Optimizing inference for state of the art python models
08-31, 14:35–14:50 (Europe/Zurich), HS 118

This talk will take state of the art python models and show how, through advanced inference techniques, we can drastically increase the performance of the models at runtime. You’ll learn about the open source MLServer project and see live how easily it helps serve python-based machine learning models.


Machine learning models are often created with an emphasis on how they run during training but with little regard for how they’ll perform in production. In this talk, you’ll learn what those issues are and how to address them using some state of the art models as an example. We’ll introduce the open source project, MLServer, and look at how features, such as multi-model serving and adaptive batching, can optimize performance for your models. Finally, you’ll learn how using an inference server locally can speed up the time to deployment when moving to production.

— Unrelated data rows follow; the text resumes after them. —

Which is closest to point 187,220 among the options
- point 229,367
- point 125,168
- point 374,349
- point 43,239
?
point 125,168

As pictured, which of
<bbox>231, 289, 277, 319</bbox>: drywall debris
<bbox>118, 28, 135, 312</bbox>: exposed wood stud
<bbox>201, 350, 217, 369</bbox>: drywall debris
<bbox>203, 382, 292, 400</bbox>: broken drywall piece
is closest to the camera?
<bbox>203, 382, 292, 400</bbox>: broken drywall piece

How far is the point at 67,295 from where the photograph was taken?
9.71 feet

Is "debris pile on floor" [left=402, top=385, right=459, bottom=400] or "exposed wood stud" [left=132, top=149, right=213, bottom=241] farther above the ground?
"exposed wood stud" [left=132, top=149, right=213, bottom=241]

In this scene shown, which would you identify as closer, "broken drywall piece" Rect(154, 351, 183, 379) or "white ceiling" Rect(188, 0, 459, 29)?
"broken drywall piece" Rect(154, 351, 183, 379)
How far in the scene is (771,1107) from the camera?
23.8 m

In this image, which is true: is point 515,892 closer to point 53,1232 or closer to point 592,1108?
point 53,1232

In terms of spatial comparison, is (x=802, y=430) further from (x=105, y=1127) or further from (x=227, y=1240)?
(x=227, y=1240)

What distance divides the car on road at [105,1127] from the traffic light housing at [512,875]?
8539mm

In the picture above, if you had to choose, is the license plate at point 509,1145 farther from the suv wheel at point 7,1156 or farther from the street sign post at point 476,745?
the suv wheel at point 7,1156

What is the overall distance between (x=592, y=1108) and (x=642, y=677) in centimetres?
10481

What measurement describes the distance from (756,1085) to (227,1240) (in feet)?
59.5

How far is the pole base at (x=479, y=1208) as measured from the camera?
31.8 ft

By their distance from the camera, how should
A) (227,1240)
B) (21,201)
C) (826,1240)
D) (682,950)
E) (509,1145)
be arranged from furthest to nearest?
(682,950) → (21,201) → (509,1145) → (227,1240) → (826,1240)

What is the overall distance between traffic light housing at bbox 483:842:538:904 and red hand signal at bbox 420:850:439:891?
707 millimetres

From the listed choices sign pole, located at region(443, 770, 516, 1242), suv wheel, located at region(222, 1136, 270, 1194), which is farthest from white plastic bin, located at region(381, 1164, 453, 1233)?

Public link to supporting material

https://github.com/SeldonIO/MLServer

Abstract as a tweet

This talk will take state of the art python models and show how, through advanced inference techniques, we can drastically increase the performance of the models at runtime.

Project Homepage / Git

https://github.com/SeldonIO/MLServer

Domains

Machine Learning

Expected audience expertise: Domain

some

Expected audience expertise: Python

some

Ed comes from a cloud computing background and is a strong believer in making deployments as easy as possible for developers. With an education in computational modelling and an enthusiasm for machine learning, Ed has blended his work in ML and cloud native computing together to cement himself firmly in the emerging field of MLOps. Organiser of Tech Ethics London and MLOps London, Ed is heavily involved in lots of developer communities and, thankfully, loves both beer and pizza.